What you are asked to do: Write out every line of text in the data below verbatim, leaving out the pictures.

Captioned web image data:

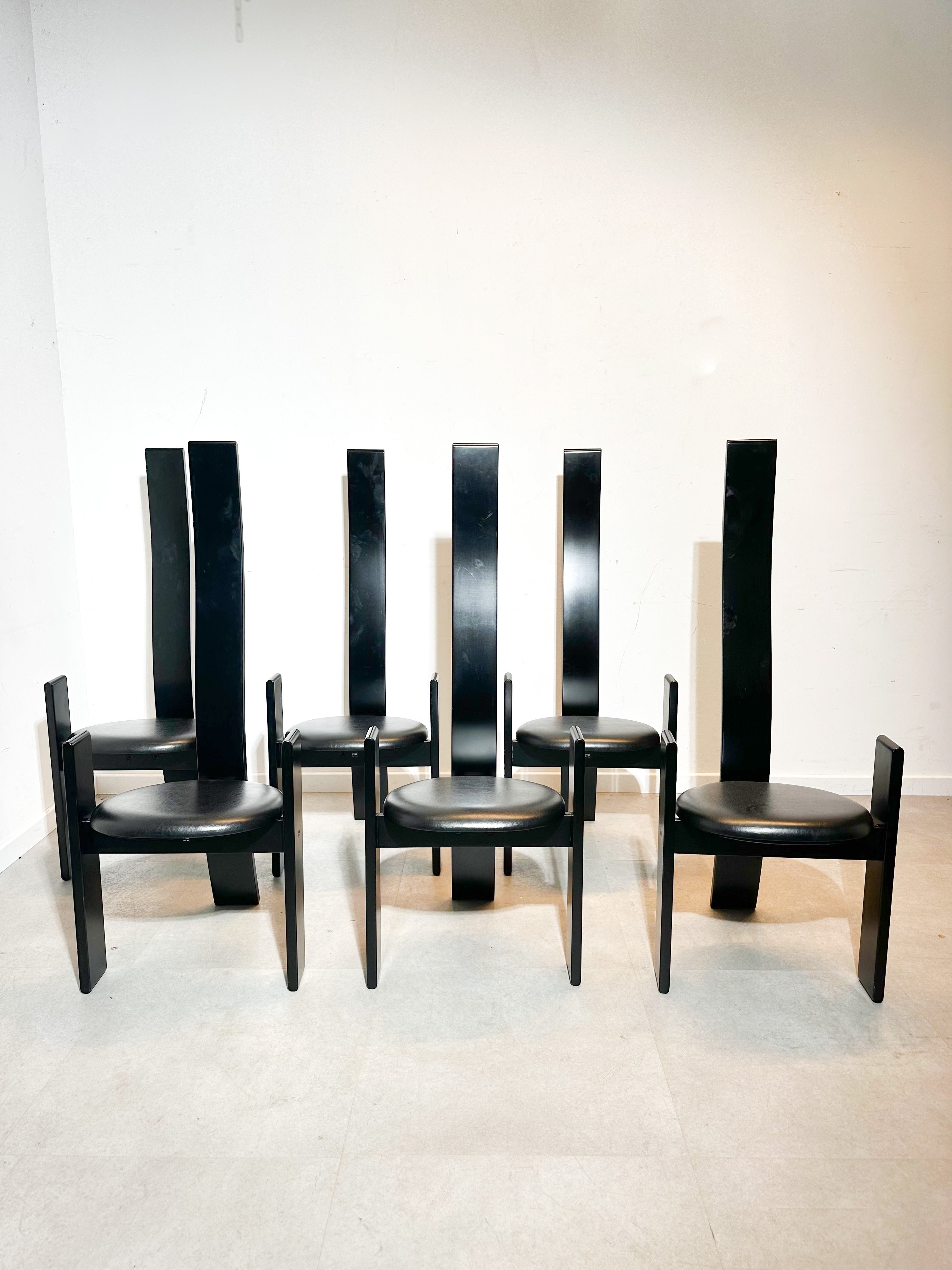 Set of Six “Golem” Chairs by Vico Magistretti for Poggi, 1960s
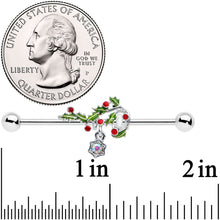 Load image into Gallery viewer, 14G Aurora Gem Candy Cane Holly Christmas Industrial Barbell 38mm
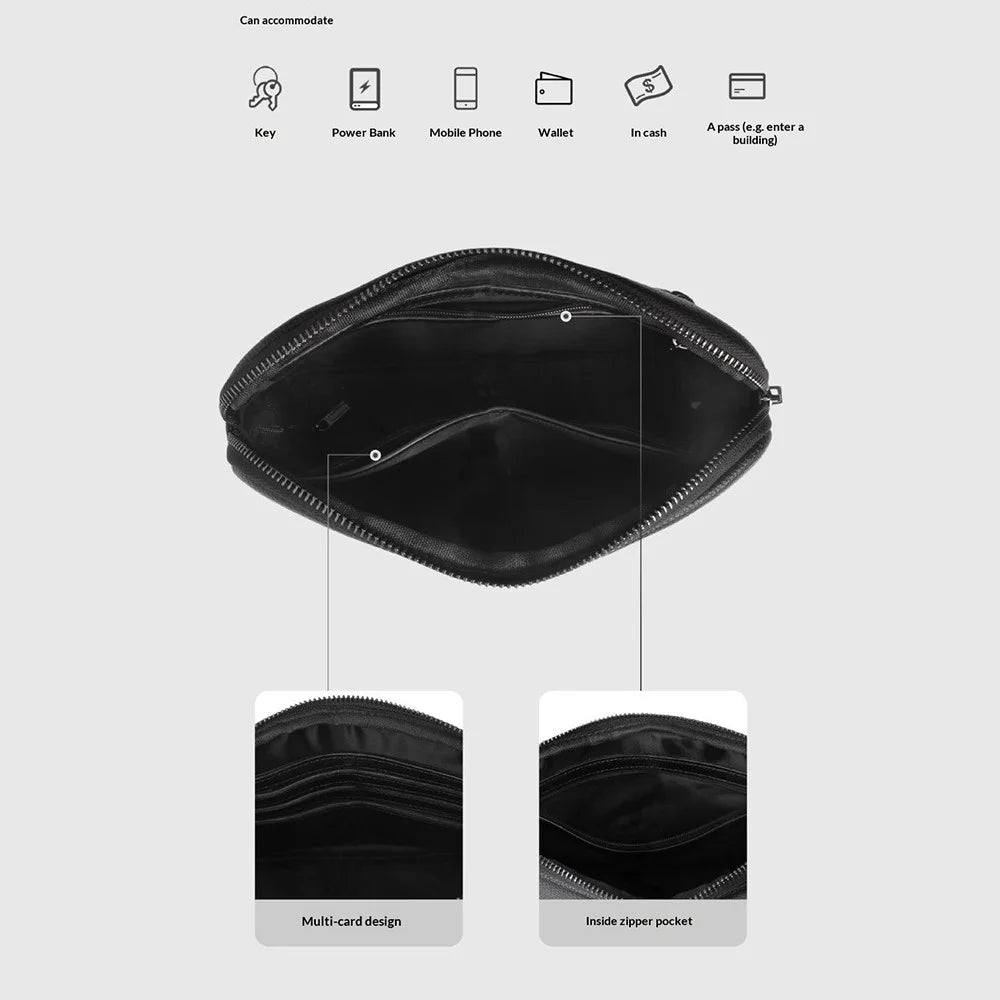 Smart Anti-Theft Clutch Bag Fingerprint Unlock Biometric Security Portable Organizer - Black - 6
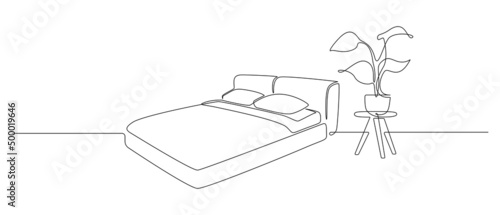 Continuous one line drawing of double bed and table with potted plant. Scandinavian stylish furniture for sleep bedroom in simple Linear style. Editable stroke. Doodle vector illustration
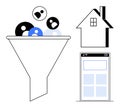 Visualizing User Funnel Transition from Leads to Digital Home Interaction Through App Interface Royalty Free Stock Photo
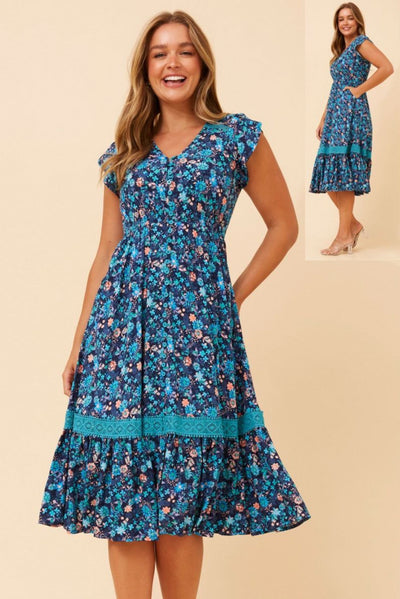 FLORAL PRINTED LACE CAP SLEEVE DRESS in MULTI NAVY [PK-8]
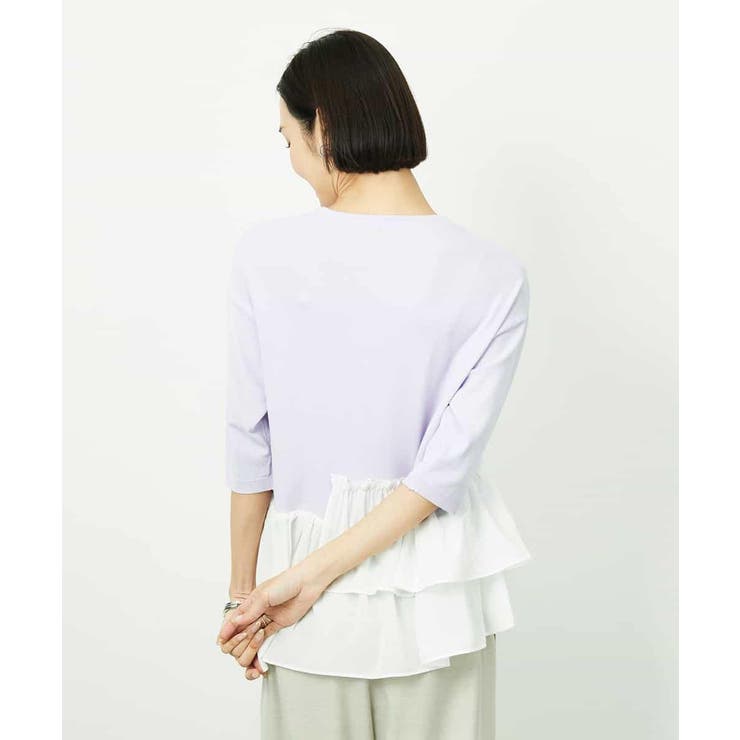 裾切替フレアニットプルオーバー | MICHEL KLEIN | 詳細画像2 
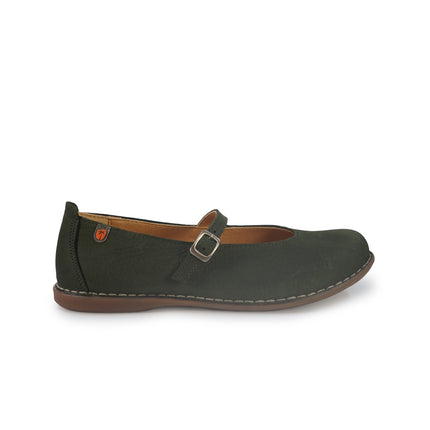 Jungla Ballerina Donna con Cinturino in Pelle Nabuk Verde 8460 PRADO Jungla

Exercise output:
 Set of Six “Golem” Chairs by Vico Magistretti for Poggi, 1960s
 Load image into Gallery viewer, 14G Aurora Gem Candy Cane Holly Christmas Industrial Barbell 38mm
 Smart Anti-Theft Clutch Bag Fingerprint Unlock Biometric Security Portable Organizer - Black - 6
 Continuous one line drawing of double bed and table with potted plant. Scandinavian stylish furniture for sleep bedroom in simple Linear style. Editable stroke. Doodle vector illustration
 Visualizing User Funnel Transition from Leads to Digital Home Interaction Through App Interface Royalty Free Stock Photo
 FLORAL PRINTED LACE CAP SLEEVE DRESS in MULTI NAVY [PK-8]
 裾切替フレアニットプルオーバー | MICHEL KLEIN | 詳細画像2 
 Jungla Ballerina Donna con Cinturino in Pelle Nabuk Verde 8460 PRADO Jungla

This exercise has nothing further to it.